**THE DATA**
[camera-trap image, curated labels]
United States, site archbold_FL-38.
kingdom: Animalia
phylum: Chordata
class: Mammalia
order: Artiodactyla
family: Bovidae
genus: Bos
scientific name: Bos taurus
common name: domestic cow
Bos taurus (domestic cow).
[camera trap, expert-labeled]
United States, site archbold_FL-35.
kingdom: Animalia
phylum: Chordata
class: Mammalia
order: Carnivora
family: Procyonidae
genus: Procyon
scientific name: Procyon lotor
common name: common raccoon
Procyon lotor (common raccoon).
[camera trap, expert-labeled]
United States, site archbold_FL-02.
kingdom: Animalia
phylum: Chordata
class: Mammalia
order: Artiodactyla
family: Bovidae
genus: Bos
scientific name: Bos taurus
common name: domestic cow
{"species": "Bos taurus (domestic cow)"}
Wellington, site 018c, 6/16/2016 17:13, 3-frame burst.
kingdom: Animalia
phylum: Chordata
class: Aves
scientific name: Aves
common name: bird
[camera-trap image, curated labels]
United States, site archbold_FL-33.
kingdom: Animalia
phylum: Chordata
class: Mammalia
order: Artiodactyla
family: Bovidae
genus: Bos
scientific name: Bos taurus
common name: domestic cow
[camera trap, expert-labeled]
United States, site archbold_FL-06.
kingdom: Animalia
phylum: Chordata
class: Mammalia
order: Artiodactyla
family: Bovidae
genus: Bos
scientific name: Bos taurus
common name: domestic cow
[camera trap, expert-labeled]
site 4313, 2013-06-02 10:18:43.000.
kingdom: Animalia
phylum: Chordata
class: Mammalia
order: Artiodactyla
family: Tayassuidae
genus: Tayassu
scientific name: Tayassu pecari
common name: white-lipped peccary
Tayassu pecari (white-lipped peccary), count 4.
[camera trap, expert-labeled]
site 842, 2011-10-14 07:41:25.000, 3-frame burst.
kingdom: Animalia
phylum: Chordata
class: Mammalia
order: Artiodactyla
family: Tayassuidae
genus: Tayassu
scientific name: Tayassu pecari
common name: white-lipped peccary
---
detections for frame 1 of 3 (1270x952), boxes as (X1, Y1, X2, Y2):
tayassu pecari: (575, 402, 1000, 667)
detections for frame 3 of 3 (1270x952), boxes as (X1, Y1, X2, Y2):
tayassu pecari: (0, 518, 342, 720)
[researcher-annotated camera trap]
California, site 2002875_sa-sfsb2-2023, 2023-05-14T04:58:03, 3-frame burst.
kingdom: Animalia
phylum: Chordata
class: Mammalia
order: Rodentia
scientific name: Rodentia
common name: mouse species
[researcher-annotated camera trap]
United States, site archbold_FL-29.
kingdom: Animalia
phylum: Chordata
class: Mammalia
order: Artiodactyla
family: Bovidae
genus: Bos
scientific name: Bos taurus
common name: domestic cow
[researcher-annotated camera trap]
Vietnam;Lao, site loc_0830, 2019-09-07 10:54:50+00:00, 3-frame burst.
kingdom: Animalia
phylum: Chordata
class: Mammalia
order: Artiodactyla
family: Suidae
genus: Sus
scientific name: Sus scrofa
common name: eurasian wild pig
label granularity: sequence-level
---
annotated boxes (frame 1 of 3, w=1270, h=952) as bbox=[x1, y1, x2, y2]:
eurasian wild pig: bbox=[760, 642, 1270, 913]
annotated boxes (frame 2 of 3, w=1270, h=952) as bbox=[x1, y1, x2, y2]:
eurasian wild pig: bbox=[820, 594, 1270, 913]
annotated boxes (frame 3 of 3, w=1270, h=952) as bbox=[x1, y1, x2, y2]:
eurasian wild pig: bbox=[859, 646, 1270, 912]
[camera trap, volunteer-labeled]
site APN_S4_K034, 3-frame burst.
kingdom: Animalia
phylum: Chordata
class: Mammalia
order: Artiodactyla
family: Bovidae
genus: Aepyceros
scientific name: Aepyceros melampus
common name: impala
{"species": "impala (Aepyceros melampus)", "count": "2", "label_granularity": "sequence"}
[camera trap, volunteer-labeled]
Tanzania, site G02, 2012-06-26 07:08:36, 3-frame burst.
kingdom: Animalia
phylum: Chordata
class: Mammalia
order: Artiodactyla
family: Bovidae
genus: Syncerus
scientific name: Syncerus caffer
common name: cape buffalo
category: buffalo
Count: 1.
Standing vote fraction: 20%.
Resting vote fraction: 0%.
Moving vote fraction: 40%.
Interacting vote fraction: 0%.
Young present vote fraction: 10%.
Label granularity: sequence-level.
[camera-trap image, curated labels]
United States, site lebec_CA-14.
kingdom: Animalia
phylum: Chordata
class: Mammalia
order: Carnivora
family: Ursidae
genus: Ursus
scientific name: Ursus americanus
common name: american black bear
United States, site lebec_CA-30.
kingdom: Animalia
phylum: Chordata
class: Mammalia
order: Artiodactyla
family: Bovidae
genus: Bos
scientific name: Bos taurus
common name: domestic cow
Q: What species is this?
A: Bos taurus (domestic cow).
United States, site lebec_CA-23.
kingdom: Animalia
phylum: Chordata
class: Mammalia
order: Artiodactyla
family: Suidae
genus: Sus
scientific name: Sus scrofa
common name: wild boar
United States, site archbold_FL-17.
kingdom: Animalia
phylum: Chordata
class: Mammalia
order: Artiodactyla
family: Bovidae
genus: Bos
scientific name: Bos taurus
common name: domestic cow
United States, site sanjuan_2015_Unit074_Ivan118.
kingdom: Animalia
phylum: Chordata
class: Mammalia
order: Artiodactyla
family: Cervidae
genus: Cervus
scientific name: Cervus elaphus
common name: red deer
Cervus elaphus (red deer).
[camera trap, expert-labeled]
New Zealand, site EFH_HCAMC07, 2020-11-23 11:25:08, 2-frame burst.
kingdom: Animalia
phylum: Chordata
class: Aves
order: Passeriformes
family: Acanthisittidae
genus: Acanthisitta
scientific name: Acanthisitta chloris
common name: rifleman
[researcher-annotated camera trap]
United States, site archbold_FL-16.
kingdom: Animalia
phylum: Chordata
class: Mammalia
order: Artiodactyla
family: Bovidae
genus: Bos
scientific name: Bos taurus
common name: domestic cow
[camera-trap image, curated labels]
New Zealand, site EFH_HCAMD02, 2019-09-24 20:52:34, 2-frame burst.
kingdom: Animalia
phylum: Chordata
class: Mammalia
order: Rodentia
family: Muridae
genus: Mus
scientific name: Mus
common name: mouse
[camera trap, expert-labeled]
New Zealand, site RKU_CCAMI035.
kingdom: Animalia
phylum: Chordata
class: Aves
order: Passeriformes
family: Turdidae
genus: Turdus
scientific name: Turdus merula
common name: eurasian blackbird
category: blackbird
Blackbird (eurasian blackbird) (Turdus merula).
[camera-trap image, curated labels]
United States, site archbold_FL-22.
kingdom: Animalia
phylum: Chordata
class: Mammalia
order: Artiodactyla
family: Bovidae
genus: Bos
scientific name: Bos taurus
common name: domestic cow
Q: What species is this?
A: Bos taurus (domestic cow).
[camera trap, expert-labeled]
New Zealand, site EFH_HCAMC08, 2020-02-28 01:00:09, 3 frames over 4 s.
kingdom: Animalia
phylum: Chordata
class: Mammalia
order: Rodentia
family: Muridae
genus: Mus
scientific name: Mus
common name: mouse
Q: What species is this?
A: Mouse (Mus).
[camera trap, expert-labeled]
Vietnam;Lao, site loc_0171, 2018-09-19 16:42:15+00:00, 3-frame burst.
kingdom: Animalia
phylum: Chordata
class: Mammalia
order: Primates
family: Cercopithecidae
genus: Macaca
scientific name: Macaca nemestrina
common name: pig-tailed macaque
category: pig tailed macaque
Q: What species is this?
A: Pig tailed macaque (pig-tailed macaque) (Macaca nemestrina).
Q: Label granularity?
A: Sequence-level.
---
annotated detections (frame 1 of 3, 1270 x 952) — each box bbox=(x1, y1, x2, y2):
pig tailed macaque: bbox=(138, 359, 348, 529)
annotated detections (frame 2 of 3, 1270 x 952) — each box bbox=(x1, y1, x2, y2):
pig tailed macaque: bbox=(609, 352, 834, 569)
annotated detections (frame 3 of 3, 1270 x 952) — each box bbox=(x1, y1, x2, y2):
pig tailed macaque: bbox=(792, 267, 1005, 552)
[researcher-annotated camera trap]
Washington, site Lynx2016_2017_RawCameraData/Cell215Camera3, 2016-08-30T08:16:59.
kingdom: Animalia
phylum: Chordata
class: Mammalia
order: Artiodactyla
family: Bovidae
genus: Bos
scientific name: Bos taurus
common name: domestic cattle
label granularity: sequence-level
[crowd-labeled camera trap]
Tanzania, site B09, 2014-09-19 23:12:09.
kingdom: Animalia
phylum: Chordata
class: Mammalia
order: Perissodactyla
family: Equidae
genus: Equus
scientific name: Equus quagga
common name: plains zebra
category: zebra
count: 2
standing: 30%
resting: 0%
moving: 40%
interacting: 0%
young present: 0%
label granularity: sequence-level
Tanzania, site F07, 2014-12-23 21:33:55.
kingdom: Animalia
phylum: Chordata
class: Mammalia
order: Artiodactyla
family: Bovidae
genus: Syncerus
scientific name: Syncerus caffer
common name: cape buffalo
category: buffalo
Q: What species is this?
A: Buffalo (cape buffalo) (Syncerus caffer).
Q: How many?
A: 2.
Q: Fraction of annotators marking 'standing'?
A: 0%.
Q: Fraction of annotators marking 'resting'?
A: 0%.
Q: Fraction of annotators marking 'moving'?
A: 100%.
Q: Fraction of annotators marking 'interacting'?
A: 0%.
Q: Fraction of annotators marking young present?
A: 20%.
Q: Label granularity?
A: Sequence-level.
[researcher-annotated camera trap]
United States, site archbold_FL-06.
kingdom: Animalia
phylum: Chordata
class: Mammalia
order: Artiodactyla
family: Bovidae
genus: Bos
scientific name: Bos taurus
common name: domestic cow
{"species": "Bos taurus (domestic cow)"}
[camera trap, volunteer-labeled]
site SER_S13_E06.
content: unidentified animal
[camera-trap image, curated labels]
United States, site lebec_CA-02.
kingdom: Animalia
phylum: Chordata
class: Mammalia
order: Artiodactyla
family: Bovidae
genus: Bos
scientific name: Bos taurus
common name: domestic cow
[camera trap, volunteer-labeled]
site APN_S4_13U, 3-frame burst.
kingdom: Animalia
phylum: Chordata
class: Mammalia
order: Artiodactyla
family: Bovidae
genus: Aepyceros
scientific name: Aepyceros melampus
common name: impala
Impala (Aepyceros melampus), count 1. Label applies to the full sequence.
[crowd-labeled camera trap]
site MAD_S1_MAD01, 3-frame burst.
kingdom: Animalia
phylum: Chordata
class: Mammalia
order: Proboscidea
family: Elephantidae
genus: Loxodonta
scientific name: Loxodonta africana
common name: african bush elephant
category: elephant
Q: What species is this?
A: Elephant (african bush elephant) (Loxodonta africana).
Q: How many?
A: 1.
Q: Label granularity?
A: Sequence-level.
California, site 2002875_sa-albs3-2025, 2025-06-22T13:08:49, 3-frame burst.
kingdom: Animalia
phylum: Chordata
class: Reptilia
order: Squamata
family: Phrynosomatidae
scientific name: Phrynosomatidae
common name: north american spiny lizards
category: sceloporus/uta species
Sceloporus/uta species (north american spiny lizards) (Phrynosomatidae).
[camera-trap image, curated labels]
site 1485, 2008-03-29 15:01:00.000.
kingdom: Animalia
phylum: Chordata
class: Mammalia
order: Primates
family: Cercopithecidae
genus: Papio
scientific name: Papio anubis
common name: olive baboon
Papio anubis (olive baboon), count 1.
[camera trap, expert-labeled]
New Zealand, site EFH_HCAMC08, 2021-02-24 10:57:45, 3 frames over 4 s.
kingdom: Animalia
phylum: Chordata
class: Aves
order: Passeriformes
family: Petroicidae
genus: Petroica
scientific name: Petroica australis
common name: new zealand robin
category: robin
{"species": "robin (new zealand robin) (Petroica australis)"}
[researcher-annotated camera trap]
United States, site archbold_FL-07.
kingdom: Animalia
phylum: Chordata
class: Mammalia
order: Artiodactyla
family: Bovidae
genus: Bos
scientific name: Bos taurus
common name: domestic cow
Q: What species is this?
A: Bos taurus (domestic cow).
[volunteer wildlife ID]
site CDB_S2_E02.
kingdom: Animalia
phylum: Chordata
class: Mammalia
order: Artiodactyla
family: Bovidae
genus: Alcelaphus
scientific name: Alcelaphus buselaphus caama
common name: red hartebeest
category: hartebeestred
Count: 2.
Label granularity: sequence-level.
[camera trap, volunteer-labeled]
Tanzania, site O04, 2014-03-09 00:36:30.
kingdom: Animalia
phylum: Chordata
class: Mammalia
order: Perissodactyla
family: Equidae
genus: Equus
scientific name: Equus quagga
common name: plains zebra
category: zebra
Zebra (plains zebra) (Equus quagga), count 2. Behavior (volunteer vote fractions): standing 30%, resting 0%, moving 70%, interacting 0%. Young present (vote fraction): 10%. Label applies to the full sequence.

**WORK TASK**
Your answer should be a single number: the count of lines in the entries that hold the string "California".

**SOLUTION FOR THIS TASK**
2